▶ **Document text**:
━━━━
Paderu revenue division (or Paderu division) is an revenue division in the Alluri Sitharama Raju district in the Indian state of Andhra Pradesh. It is one and only revenue divisions in the district which consists of eleven mandals under its administration. Paderu is the divisional headquarters.

Paderu division is situated in the Eastern Ghats and is tribal-dominated.
━━━━
▶ **Record set**:
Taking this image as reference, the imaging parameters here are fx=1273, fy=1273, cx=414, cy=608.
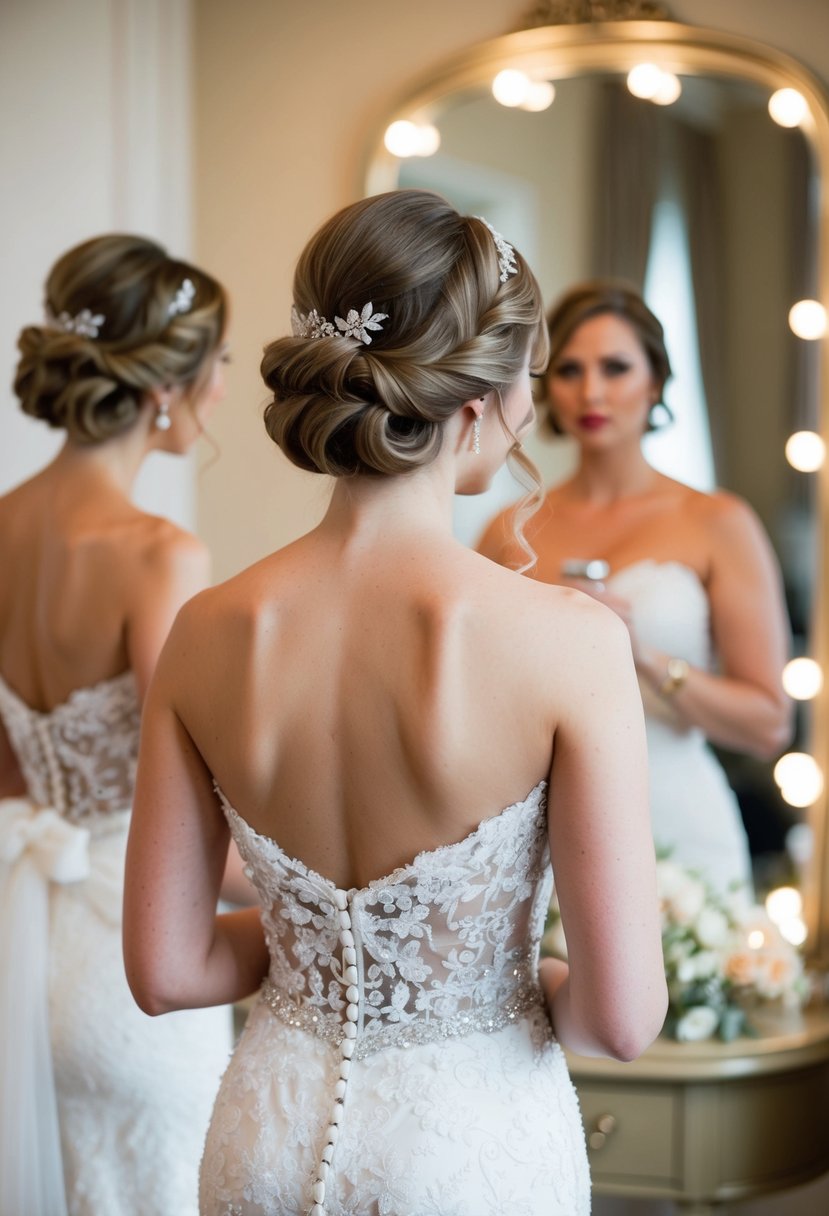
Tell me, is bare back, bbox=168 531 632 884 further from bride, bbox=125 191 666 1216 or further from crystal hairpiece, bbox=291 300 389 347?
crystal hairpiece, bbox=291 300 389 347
━━━━
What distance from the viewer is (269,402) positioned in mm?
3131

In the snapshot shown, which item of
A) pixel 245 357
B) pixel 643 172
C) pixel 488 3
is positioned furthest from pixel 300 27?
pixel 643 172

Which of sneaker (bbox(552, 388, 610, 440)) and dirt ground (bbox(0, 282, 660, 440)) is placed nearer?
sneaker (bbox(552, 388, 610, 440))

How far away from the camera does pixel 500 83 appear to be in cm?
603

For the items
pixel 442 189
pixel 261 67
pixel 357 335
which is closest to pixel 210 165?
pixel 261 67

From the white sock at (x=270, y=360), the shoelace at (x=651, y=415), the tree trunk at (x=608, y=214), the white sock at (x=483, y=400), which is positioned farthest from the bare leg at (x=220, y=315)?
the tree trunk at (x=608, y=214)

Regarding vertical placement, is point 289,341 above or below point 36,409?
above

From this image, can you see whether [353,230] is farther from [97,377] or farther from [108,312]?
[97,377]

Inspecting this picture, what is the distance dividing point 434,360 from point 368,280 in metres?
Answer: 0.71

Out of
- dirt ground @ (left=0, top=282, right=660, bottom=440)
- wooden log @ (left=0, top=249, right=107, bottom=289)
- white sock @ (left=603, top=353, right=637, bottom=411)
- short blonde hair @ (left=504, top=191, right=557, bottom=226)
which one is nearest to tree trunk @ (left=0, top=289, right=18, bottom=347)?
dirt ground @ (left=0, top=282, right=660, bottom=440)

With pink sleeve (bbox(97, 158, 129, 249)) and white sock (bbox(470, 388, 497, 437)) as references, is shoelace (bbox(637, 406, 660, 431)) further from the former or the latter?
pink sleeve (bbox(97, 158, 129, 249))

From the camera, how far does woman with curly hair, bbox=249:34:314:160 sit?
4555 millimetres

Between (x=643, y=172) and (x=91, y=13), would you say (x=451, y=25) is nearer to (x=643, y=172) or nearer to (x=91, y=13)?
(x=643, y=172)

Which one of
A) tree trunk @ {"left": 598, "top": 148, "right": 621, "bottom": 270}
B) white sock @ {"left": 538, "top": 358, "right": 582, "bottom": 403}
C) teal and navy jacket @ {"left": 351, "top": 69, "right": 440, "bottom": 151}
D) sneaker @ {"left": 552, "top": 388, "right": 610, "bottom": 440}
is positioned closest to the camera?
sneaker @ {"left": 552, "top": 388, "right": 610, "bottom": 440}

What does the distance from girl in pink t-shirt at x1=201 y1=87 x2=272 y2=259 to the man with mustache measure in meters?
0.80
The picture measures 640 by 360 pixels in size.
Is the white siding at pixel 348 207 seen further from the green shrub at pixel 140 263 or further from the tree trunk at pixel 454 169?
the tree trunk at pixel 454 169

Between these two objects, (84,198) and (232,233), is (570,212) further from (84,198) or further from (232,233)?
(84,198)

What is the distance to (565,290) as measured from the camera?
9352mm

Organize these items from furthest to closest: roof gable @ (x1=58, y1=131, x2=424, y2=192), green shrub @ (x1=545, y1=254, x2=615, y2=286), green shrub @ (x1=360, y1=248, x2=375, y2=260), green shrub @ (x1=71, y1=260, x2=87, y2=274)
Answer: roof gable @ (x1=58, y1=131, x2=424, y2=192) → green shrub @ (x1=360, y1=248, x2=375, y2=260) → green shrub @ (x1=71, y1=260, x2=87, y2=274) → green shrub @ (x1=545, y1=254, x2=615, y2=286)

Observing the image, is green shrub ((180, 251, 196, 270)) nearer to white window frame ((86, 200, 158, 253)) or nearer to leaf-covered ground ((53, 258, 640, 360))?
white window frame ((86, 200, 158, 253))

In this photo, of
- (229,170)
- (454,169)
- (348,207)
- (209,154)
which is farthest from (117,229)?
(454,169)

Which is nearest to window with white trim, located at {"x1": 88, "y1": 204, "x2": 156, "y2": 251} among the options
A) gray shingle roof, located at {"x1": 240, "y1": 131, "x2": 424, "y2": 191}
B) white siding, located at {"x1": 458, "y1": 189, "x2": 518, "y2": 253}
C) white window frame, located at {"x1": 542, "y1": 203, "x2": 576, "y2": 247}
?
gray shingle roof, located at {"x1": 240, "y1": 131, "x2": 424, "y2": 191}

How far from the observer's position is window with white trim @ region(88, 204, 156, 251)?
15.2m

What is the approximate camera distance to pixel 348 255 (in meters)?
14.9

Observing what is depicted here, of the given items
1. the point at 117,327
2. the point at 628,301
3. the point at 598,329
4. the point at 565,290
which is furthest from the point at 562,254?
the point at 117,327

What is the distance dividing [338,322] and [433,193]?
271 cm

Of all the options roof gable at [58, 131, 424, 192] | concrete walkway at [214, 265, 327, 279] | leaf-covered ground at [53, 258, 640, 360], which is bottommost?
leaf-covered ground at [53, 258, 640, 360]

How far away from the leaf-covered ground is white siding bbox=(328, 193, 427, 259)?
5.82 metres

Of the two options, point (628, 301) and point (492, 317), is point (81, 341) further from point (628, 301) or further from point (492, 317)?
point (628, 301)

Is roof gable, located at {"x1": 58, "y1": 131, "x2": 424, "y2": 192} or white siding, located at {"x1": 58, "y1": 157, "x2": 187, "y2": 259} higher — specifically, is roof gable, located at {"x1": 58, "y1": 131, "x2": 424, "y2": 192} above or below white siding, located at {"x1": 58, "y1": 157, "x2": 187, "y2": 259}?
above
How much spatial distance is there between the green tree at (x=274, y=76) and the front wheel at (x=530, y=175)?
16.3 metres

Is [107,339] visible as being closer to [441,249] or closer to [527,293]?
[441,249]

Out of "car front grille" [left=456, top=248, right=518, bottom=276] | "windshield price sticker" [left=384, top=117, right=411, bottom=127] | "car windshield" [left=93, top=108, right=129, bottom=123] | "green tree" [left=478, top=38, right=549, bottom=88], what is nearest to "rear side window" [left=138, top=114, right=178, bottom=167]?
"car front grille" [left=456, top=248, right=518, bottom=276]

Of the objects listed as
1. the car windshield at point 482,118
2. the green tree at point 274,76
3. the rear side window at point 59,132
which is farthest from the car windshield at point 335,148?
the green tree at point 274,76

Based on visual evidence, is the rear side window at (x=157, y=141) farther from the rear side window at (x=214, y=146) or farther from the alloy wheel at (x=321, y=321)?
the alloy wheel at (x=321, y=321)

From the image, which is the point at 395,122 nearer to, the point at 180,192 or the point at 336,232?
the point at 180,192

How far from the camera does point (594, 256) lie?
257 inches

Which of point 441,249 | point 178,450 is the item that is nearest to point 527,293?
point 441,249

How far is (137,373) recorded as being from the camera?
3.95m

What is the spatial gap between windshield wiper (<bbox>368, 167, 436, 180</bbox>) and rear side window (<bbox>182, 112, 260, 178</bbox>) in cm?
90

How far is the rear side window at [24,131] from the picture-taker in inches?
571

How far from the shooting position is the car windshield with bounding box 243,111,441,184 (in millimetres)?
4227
━━━━
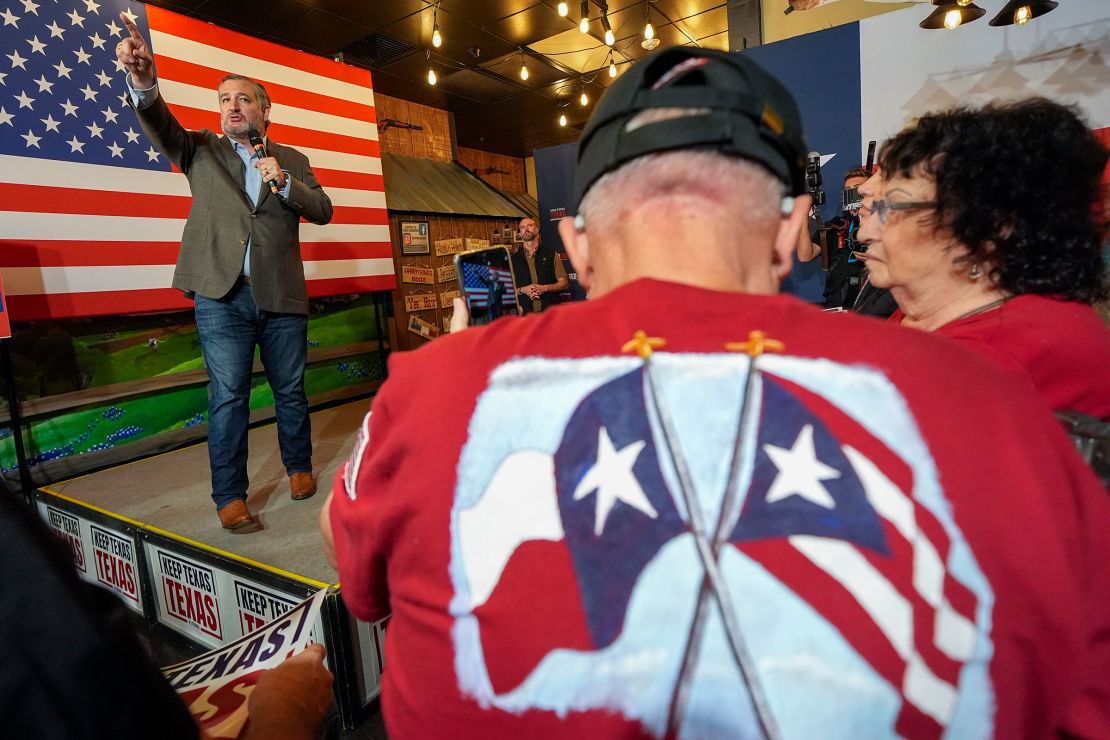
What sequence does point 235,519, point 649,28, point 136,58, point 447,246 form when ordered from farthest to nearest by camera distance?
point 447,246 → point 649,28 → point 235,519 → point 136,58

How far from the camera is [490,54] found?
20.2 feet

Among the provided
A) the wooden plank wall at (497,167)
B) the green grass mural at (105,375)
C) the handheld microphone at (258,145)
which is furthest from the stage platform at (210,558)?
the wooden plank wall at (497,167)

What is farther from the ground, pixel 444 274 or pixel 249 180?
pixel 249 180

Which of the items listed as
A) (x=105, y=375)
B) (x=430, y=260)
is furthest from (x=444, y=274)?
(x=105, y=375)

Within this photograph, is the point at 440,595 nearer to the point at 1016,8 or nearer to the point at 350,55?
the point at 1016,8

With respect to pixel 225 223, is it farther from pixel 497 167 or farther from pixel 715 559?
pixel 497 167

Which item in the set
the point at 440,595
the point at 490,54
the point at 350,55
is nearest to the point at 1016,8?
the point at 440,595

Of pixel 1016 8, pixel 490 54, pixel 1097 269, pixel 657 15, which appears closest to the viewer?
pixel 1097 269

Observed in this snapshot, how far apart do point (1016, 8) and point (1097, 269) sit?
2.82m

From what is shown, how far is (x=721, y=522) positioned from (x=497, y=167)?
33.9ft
━━━━
▶ **Exercise instructions**:
Answer from the Paderu revenue division text:
(a) How many mandals does the division administer?
(b) Which town is its divisional headquarters?
(c) In which mountain range is the division situated?
The entries are separate material, not part of the Paderu revenue division text.

▶ **Answer for this exercise**:
(a) Eleven
(b) Paderu
(c) The Eastern Ghats